___ SOURCE PASSAGE ___

# Drive belt on Excelsior lathe



## Bobostro61 (Jan 13, 2013)

The belt on my Rockler Excelsior lathe is wearing out and I want to change it.  How do I go about changing the belt?  Anybody know?  There's nothing in the manual on how to do it.

Thanks!


----------



## Fibonacci (Jan 13, 2013)

You remove the handwheel, loosen the grub screws on the upper pulley, drive the spindle out toward the ways (use a rubber mallet or similar), take the old belt off the motor, put it back together in reverse.

The front bearing on the spindle is pressed onto the spindle, so it will come out with the spindle.  The rear bearing is pressed into the headstock, so it will stay.

When you put it back together, be careful to get the motor and spindle  pulley lines up before you tighten the spindle pulley back down.  If  they are not aligned properly you will just eat the new belt right off.

The only place to really get screwed up is if you put the pulley back on the spindle backwards.  Nothing good comes of that.


----------



## hilltopper46 (Jan 13, 2013)

Grizzly has a lathe very similar to that one and you download the manual from their website. I think their manual is slightly better than the one for the excelsior.


----------



## studioso (Jan 17, 2013)

I wouldn't call that a manual...
anyways, the belt -as far as I recall- has no marking on it, so it's hard to identify. you can get a new one from rockler, give them a call, or bring your old one to a bearing/belts/tools shop.


----------



## Great Googly Moogly (Jan 17, 2013)

been there done that...confusing and concerning at the same time.  pound out the spindle...easy peasy...


----------



## Bobostro61 (Jan 23, 2013)

Fibonacci said:


> You remove the handwheel, loosen the grub screws on the upper pulley, drive the spindle out toward the ways (use a rubber mallet or similar), take the old belt off the motor, put it back together in reverse.
> 
> The front bearing on the spindle is pressed onto the spindle, so it will come out with the spindle.  The rear bearing is pressed into the headstock, so it will stay.
> 
> ...



When you say "Drive the spindle out toward the ways", is that driving it out toward the tail stock, or the other end?


----------



## Great Googly Moogly (Jan 24, 2013)

toward the tail stock.


----------



## PWL (Jan 24, 2013)

Try WebFile.com in LA.  I bought one for my Jet 1014 $6.00 delivered. You do have to count the ridges and measure the length. Good service and friendly.
Paul


----------

___ RECORDS PROVIDED ___

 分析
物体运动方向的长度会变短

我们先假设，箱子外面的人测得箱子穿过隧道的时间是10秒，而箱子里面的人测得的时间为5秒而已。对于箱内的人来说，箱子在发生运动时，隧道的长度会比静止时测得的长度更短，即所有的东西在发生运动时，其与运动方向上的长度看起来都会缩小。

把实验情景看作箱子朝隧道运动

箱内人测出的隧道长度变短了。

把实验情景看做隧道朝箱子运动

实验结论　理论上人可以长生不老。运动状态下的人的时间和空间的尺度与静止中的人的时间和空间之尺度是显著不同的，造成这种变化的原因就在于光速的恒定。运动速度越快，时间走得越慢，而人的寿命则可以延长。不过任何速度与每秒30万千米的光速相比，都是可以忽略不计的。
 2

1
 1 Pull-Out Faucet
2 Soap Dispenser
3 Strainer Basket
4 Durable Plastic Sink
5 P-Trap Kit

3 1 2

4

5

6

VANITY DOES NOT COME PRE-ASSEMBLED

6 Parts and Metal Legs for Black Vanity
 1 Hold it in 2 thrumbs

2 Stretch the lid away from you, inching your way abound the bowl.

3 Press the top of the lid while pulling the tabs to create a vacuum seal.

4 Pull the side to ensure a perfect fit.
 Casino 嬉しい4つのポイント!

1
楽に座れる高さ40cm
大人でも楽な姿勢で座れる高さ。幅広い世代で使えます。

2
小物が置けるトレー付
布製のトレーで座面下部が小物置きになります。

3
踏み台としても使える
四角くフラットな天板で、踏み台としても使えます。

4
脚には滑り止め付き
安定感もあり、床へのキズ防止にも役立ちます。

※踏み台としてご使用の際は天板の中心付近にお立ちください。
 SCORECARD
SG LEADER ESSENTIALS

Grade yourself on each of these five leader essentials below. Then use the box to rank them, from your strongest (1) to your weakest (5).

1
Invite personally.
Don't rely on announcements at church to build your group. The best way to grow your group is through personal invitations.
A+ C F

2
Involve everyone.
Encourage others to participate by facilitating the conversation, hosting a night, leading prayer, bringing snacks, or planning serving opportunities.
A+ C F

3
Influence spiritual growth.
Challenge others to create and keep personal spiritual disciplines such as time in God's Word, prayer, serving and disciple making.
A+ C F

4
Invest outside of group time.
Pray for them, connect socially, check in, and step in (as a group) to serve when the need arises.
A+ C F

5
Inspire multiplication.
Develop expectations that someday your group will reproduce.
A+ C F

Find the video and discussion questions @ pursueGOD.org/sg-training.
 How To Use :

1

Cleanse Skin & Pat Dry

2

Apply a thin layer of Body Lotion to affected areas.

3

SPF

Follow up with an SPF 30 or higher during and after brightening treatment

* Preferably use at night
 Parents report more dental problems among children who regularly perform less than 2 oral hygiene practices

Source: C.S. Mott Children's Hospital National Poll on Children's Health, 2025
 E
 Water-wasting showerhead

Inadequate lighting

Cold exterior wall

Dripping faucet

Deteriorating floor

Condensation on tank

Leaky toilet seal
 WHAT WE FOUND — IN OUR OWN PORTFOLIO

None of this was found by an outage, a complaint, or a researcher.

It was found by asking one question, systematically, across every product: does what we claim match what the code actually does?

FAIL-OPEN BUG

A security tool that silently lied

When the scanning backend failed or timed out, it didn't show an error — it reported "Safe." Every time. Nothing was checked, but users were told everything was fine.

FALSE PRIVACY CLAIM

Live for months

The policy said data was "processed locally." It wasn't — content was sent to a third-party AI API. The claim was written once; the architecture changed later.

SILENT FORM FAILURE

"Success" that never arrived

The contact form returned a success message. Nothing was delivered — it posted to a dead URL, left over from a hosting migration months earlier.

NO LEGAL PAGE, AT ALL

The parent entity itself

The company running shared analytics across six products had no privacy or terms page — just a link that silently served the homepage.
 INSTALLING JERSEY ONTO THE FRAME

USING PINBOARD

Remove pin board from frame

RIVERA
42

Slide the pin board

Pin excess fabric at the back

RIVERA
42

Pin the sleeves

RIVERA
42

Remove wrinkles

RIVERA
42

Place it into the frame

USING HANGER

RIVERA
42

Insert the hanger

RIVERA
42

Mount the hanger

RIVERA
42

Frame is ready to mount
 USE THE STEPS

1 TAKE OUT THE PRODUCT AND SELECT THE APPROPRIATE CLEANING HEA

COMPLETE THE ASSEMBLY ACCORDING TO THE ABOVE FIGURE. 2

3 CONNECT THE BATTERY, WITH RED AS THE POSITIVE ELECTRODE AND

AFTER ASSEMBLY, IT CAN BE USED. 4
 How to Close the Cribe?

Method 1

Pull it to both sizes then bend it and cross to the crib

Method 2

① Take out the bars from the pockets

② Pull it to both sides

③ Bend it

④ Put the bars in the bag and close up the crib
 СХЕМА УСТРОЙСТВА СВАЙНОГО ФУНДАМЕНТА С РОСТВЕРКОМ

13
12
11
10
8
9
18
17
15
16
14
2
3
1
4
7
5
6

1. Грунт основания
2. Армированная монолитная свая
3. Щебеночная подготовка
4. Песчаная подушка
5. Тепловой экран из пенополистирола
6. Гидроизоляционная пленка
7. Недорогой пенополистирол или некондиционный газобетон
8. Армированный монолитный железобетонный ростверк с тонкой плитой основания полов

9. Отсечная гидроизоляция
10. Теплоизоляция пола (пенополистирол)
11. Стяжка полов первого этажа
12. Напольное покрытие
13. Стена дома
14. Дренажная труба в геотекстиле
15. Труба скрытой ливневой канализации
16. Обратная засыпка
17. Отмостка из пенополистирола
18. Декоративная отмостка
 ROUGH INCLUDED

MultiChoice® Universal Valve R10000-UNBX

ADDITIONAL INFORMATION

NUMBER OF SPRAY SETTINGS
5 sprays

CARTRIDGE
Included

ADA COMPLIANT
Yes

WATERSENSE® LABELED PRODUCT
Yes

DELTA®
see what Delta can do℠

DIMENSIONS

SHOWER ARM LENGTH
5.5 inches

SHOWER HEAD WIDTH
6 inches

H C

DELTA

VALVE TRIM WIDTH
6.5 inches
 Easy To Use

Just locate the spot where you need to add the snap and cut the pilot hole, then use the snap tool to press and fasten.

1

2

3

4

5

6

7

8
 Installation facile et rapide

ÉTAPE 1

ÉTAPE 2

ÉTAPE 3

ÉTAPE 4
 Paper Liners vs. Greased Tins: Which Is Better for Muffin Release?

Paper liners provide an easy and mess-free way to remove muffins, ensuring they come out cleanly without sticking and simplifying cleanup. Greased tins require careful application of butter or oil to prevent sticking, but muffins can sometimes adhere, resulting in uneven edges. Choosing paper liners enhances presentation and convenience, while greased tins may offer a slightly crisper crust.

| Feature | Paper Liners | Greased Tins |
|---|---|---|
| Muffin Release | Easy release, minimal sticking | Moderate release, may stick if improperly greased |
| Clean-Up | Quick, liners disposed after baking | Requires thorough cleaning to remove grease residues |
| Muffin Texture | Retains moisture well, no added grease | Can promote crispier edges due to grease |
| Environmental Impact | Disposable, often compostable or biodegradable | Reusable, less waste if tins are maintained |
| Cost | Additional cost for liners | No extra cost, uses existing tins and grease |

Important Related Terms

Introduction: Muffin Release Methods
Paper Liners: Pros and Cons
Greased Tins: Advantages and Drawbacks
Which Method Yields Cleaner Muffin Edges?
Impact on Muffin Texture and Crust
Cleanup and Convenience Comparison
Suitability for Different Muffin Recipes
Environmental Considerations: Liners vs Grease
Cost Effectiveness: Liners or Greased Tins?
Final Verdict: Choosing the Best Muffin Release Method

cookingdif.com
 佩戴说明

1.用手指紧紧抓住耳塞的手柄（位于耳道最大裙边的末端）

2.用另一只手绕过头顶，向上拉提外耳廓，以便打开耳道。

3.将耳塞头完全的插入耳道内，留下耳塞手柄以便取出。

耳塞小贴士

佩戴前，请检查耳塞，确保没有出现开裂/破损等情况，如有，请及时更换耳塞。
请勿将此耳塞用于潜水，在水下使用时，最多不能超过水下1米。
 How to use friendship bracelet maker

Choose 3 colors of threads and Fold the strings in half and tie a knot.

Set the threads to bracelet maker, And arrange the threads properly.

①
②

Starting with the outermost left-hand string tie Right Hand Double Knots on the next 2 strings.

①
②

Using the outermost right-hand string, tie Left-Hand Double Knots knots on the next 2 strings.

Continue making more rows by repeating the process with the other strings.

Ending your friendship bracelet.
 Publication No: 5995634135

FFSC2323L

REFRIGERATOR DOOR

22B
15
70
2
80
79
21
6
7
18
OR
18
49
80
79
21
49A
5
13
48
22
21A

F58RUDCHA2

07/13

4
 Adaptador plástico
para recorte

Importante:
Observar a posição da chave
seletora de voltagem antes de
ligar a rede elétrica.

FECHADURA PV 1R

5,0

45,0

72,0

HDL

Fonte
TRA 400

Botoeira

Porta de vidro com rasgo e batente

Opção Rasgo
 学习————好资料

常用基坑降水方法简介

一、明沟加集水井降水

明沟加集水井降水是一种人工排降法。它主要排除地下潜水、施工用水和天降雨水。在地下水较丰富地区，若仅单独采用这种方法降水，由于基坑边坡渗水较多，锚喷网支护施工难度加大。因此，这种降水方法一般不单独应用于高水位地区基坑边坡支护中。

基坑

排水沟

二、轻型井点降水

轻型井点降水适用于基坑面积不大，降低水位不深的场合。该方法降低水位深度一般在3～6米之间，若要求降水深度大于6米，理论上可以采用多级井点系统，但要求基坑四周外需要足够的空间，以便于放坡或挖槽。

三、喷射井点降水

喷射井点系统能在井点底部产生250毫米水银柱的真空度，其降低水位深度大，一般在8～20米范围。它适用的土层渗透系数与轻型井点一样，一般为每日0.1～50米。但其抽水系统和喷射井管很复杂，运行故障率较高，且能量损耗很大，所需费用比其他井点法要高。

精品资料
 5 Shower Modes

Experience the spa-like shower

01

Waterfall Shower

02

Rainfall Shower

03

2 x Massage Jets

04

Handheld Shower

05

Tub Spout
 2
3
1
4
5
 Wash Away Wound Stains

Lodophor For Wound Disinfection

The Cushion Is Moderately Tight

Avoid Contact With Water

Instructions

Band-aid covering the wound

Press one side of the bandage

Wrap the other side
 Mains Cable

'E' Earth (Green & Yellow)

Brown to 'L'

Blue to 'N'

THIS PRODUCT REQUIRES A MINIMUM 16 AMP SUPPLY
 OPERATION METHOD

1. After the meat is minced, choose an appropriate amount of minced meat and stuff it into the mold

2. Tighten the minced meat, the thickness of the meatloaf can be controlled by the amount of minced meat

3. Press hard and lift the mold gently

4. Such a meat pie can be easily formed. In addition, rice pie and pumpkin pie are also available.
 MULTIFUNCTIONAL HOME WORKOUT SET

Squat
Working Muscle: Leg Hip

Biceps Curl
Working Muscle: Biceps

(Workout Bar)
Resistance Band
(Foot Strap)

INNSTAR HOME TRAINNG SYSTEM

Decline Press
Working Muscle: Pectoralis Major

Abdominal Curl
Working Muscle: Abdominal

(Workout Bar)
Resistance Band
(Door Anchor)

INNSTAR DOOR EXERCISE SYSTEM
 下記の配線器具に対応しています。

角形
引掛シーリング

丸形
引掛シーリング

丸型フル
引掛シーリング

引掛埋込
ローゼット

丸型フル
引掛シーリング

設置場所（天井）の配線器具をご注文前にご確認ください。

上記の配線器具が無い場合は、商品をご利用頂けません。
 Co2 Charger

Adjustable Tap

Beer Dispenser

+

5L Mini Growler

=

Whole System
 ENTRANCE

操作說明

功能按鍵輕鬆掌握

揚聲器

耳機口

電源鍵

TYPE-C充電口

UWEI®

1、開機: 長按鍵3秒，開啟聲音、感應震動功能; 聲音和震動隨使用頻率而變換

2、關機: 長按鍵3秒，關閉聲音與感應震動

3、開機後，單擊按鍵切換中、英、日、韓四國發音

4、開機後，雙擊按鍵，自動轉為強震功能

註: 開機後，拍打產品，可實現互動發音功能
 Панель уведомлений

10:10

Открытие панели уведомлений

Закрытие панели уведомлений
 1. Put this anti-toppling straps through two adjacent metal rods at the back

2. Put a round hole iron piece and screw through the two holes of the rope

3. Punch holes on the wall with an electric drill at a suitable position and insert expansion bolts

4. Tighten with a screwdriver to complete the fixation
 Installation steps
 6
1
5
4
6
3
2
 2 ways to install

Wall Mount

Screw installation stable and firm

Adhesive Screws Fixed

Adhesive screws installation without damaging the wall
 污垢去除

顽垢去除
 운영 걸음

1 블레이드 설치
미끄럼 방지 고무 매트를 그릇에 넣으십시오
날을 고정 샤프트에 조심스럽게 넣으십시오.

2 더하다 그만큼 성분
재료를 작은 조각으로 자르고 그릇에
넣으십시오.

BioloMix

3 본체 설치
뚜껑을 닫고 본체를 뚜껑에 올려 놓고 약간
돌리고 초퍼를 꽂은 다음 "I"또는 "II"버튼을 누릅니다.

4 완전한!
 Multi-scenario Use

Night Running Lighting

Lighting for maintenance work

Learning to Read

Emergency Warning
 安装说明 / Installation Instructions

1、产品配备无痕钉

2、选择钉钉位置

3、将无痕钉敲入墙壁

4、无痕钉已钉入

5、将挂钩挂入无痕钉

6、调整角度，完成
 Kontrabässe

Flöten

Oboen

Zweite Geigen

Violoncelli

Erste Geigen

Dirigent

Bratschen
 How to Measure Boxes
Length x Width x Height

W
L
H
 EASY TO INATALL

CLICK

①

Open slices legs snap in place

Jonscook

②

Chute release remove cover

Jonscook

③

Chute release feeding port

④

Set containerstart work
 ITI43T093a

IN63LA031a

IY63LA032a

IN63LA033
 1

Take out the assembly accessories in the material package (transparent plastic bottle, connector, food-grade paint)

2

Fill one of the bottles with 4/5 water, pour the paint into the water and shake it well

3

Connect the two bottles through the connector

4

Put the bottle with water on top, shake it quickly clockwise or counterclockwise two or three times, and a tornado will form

___

List every distinct username that posts in the lathe belt thread, in the order each one first appears. This material comes from a separate source and has no connection to the lathe belt thread.

> RESPONSE AREA:
Bobostro61
Fibonacci
hilltopper46
studioso
Great Googly Moogly
PWL